Swiss researchers investigating petahertz electronics

August 29, 2016 // By Christoph Hammerschmidt
Is there a limit to the switching speed of electronic components? Researchers from the ETH Zurich university have investigated how fast electrons can be controlled by means of electric fields. Their findings are significant for the petahertz electronics of the future.

Today, switching speeds in the multi gigahertz range and even up to a terahertz are technologically mastered. The next generation of electronic components will push forward towards the petahertz range. It is however unknown how the movement of electrons can be controlled at such frequencies. A research team around ETH professor Ursula Keller has investigated how electrons react to petahertz fields.

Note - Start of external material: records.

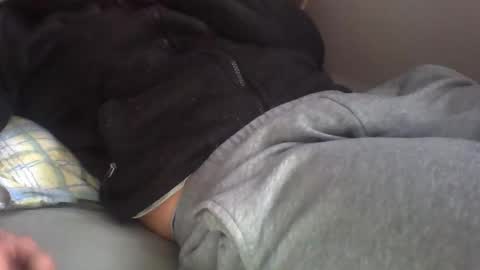 zyggy87 online show from December 4, 2025, 12:14 pm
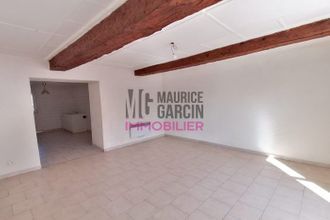 achat maison caumt-sur-durance 84510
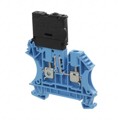 2562000000 - W-SERIES, FUSE TERMINAL, RATED C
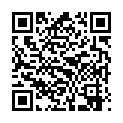 c0930-ki181020-%E4%BA%BA%E5%A6%BB%E6%96%AC%E3%82%8A-%E3%81%8A%E3%81%97%E3%81%A3%E3%81%93%E7%89%B9%E9%9B%86-20%E6%AD%B3.mp4的二维码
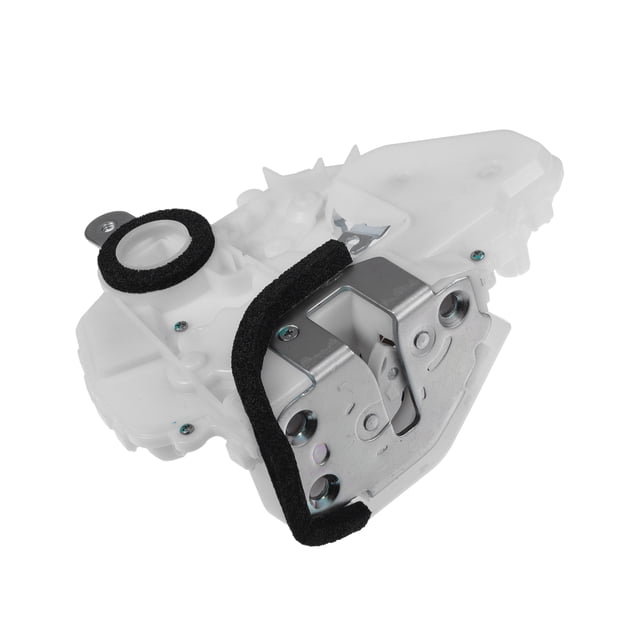 Motor del actuador de la cerradura de la puerta delantera izquierda para Honda Pilot 2009-2015, ensamblaje de pestillo No.72150SZAA01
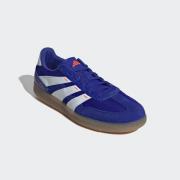 adidas Performance Voetbalschoenen PREDATOR FREESTYLE IN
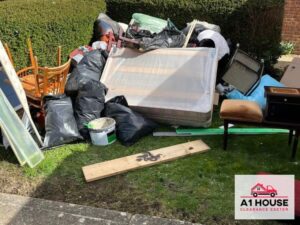 Rubbish_Removal_EX1_Exeter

In their experiment, the Swiss scientists exposed a tiny diamond with a thickness of just 50 nanometers to the pulse of an infrared laser. This pulse had  a duration of a few femtoseconds. The electric field of this light has a frequency of about 0.5 petahertz; during the laser pulse it performed five oscillations that stimulated the electrons. The effect of electric fields to electrons within transparent materials can be measured indirectly by sending light through the material and observing its absorption on its way through the material.

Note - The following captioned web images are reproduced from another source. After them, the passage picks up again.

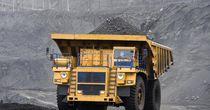 One NYSE- Listed Diversified Mining Stock at Decent Technical Levels– NAK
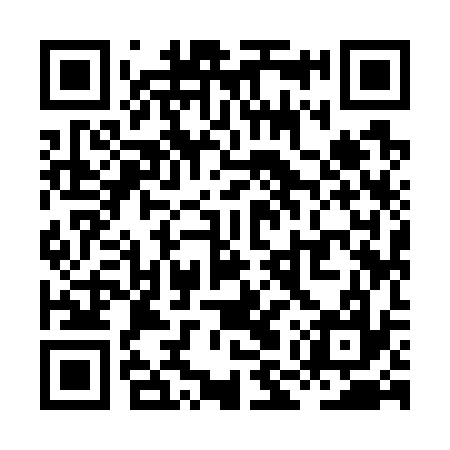 QR code for XMY737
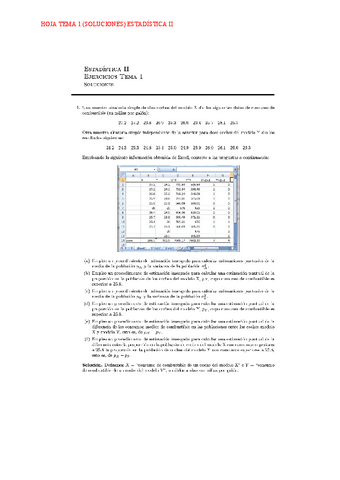 HOJA-TEMA-1-SOLUCIONES-ESTADISTICA-II-1.pdf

While such measurements are simple as long as they are performed with constant electric fields, the high-frequency oscillations of a laser beam pose an enormous challenge to the researchers. In principle, the intention was to switch on the light only for a fracture of the oscillation period of the electric field. Hence, the measuring pulse needed to be shorter than a femtosecond. In addition, the exact phase position of the laser pulse’s electric field must be known at the moment when the pulse is activated. While this technique is basically known since the nineties, it was necessary to refine it significantly. In addition, a certain amount of detective work was required. First, fellow researchers from the Tsukuba University in Japan simulated the reaction of the electrons in the diamond on a supercomputer. They found the same absorption behavior as measured by the Zurich team. The simulation also enabled the scientists to switch on and off certain effects that occur in the real diamond. Therefore, the Zurich scientists were able to ascribe the characteristic absorption behavior of the diamond to only two energy levels.